→ Exercise
Write a continuation of the blog text about backyard rabbits and a knitted hat, starting right after its last sentence.

-- Start of Document segment --

But they’re so cute
Sunday February 13th 2022, 10:40 pm
Filed under: Wildlife

Since there’s really not a lot I can do about them anyway.

The weeds that took over our yard these drought years ago have not been blooming this winter while normally by now they would be.

Flowers are tasty when you’re a rabbit.

“You’re going to have a lot of those, you know,” warned my daughter, looking at the usual two of them out there nibbling away.

We have a lot of weeds. Go get’em.

It helps that they’re adorable. Not to mention, they’ve figured out that we’re the ones in a cage, so if you thoughtfully look away when they look up to see if you’re doing the predator stare thing, they’ll go, okay, we’re good, and go back to landscaping the yard. So far, in the way I want them to, too! (We’ll see how long that lasts.)

I think I’ll order those anti-rabbit metal guard rings for the fruit trees after all.



Tsunami of tstitches
Saturday February 12th 2022, 10:40 pm
Filed under: Knitting a Gift,Life

Finished the intarsia section on the do-over and would have finished the hat but for the hands needing a break. It’s more stitches and smaller needles than my usual but after all the plain beanies it is deeply satisfying to do something complicated that the recipient is so looking forward to.

-- End of Document segment --
-- Start of Entries provided --

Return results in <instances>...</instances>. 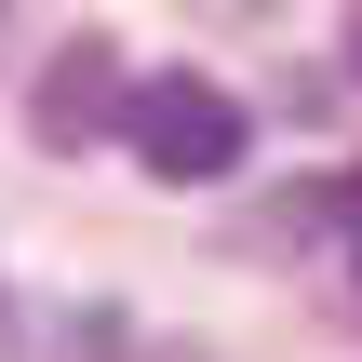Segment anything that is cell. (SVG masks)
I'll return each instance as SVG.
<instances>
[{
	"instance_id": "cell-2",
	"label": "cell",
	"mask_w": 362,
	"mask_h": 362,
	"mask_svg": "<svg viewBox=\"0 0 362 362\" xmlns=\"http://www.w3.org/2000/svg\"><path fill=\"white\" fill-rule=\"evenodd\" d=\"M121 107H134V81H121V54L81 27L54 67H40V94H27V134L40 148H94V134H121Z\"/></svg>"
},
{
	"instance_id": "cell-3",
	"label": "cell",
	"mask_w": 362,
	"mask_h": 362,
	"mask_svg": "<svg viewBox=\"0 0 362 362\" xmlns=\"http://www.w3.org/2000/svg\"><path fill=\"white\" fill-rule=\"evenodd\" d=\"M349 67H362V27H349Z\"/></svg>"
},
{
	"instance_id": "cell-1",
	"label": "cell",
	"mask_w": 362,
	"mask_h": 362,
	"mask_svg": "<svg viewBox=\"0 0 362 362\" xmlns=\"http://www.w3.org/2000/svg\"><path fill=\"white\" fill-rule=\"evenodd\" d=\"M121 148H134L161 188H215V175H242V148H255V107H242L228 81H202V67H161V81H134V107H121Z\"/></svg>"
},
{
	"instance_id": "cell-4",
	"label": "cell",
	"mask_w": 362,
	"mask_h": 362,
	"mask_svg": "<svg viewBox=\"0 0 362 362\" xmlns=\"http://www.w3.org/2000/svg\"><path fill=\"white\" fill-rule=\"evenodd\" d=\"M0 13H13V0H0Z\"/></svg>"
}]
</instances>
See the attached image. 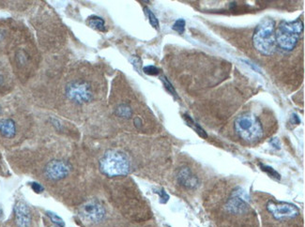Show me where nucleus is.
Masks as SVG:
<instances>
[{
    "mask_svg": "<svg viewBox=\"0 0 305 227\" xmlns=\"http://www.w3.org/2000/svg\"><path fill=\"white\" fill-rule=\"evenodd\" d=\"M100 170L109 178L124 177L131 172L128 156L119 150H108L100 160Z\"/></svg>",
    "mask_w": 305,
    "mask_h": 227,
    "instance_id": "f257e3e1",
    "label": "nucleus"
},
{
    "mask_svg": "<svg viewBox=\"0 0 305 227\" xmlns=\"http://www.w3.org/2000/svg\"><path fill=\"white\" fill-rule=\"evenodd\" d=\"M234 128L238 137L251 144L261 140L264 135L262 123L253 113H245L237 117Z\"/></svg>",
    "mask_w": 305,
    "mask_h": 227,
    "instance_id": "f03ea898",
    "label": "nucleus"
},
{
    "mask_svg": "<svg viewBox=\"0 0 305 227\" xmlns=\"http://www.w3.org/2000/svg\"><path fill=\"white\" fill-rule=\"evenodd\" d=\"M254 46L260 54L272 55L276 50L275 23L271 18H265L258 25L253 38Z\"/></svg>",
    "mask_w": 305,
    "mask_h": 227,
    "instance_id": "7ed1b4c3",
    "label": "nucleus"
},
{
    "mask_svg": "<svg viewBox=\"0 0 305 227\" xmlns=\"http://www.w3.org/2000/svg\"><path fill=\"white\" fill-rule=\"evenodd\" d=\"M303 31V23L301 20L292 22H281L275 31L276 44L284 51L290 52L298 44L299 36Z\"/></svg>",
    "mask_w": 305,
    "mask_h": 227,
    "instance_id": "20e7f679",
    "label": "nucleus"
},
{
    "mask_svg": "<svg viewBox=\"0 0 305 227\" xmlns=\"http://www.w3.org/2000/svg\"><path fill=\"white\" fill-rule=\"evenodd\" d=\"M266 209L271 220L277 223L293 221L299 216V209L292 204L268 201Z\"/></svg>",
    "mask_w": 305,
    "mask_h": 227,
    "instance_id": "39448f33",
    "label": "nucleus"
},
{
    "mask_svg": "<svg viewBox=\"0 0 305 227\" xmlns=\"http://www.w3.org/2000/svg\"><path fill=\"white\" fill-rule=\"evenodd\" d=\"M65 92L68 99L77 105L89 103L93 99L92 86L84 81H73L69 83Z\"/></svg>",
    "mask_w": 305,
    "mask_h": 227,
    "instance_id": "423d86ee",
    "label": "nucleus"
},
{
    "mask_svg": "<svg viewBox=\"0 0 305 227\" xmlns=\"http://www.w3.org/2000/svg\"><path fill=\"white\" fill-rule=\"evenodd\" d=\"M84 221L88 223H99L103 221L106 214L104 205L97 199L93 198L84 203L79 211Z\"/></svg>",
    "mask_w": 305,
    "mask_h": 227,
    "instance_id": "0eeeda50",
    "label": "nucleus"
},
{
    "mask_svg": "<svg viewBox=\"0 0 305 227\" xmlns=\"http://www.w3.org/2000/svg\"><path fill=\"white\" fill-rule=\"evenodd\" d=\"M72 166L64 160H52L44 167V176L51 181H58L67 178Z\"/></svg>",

-- End of Entries provided --

→ Answer for the task
On a different subject: my late father-in-law was a lawyer for the Justice Department in his day and there was a case that he flew out west for to argue against a woman who had declared herself the inheritor, by long-ago treaty, of the entire San Francisco Bay and a lot of the surrounding land, from what he told me.

There’s a problem with that: Federal law says you cannot own navigable waterways. Sorry.

For that matter, in California you cannot claim to own the beach. The public must have access. A tech billionaire who wanted privacy took that to court and lost again and again, but the answer stayed no, as well it should. Splashing in the ocean is not for the rich only.

With that, then, I know these were built in 1960, but having the tide come in under your living room? Yeah it’s really cool, I grant you that; $2,649,000 for that view is not a surprise.

The stonework in the kitchen that echoes the flow and colors of the waves is just glorious. So well done.

But. But. One little offshore earthquake and your huge investment will be completely under water.



A new start
Friday February 11th 2022, 9:11 pm
Filed under: Garden,Knitting a Gift,Wildlife

It’s February. It hit 80F.  This is not normal. The air conditioning kicked on. I realized I had done repeats of 13, not 14 on the hat project and it was totally not working and after wishing for about two seconds for it to be something other than what it was, I started the ripping back, unwinding the tangling intarsia work slowly, slowly. I knew better and yet I’d done it wrong anyway. All I’d needed was to be a little less sure of myself and doublecheck. Well, okay, now I have.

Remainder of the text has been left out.